Und ich muß euch verzeihen. Und ich muß euch lieben. Denn auch er hat verziehen. Denn er verlangt von mir, daß ich euch liebe. Er hat mich zu eurer Mutter gemacht, zur Mutter der Mörder meines Sohnes! Eines seiner letzten Worte im Kampf gegen das Todesröcheln war: „Mutter, siehe da deinen Sohn . . . deine Kinder.“ Selbst wenn ich nicht die Gehorsame wäre, so hätte ich doch heute gehorchen müssen, denn es war der Befehl eines Sterbenden.
Sieh, Jesus, ich verzeihe. Ich liebe sie. Ach! Es zerreißt mir das
Herz bei dieser Verzeihung, bei dieser Liebe!
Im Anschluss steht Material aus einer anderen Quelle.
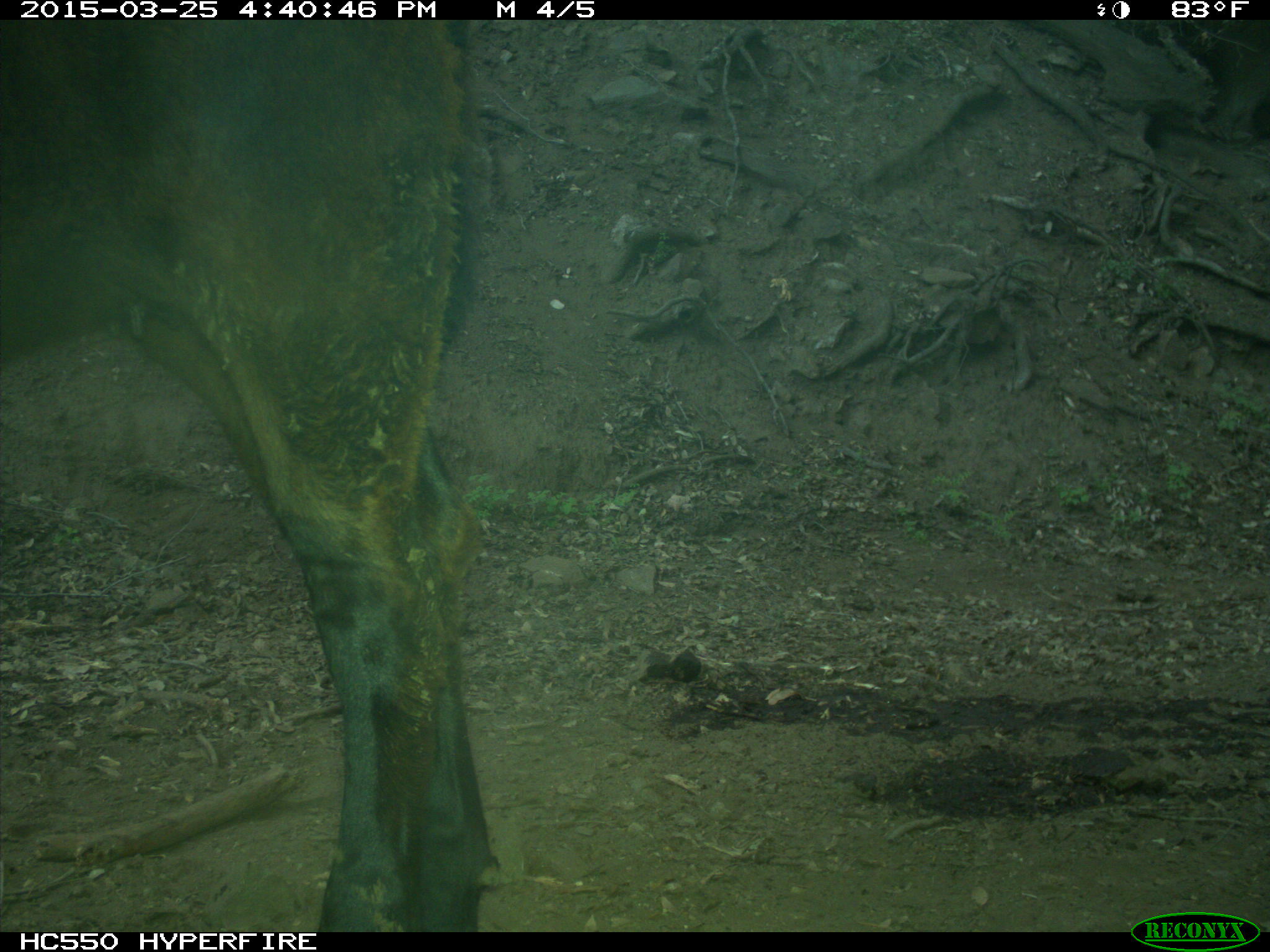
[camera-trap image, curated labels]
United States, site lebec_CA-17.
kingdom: Animalia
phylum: Chordata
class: Mammalia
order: Artiodactyla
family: Bovidae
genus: Bos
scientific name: Bos taurus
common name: domestic cow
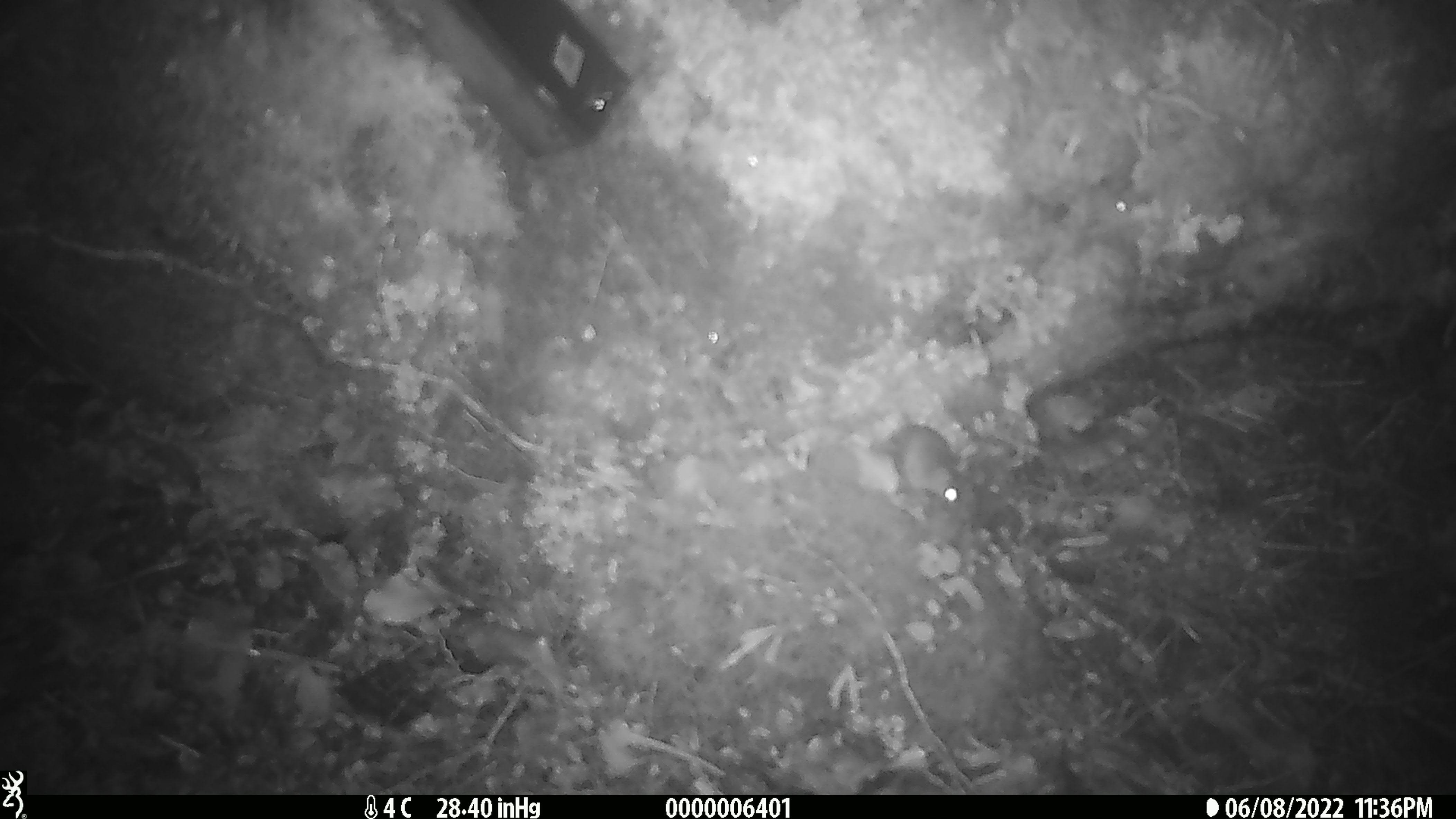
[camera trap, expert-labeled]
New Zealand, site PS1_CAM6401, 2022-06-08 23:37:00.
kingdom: Animalia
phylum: Chordata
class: Mammalia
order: Rodentia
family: Muridae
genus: Mus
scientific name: Mus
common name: mouse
Mouse (Mus).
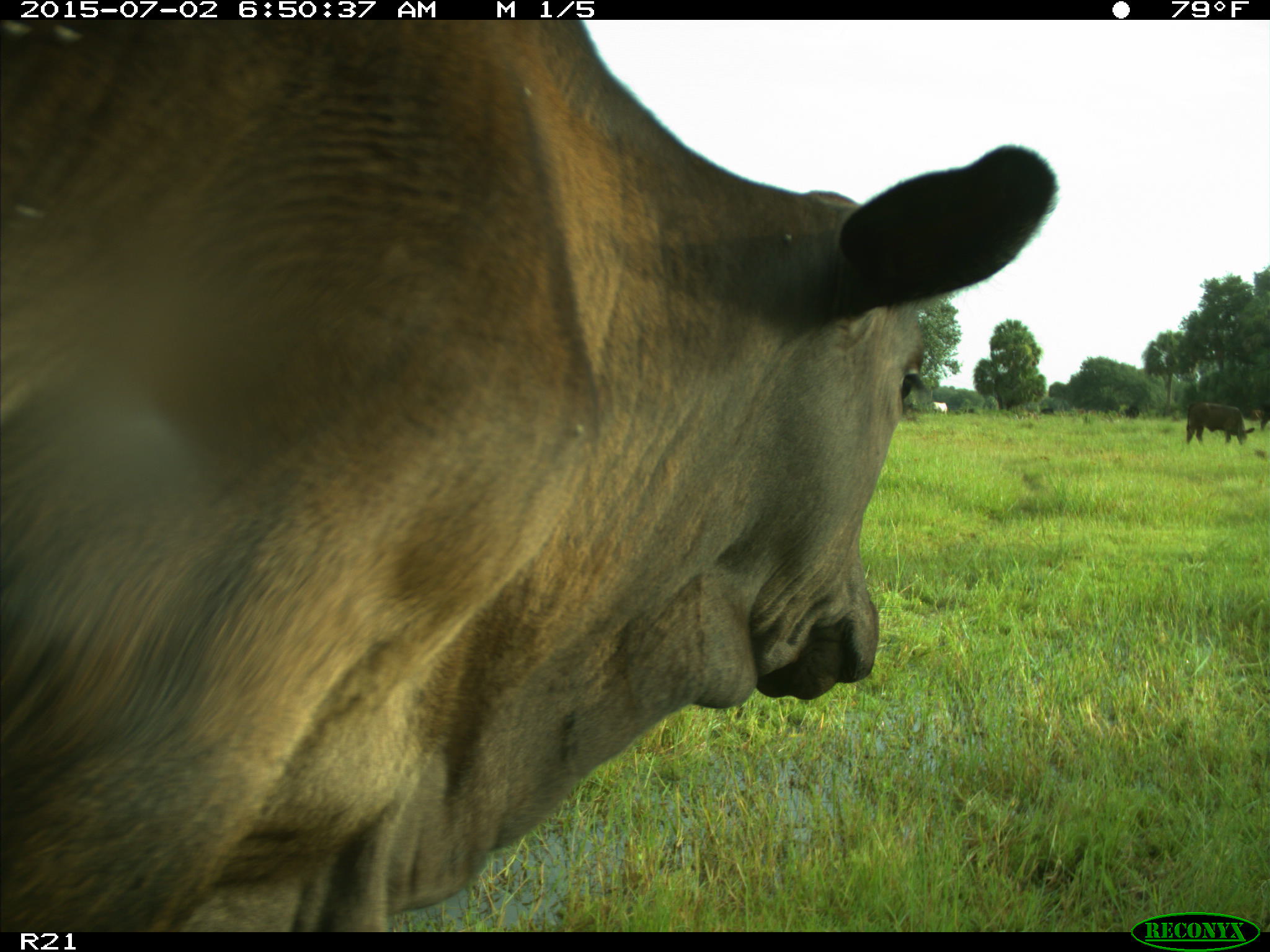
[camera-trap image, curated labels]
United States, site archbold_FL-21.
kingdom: Animalia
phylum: Chordata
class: Mammalia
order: Artiodactyla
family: Bovidae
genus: Bos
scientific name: Bos taurus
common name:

Hörst du, daß ich ihnen verzeihe und sie liebe? Ich bete für sie. Schau, ich bete für sie . . .
Ich schließe die Augen, um diese Marterwerkzeuge nicht zu sehen, damit ich ihnen verzeihen, damit ich sie lieben, damit ich für sie beten kann. Jeder Nagel soll meinen Willen, sie nicht zu lieben, ihnen nicht zu verzeihen und nicht für deine Henker zu beten, kreuzigen. Ich will und muß denken, daß ich an deiner Wiege weile. Auch damals habe ich für die Menschen gebetet. Doch damals war es leicht.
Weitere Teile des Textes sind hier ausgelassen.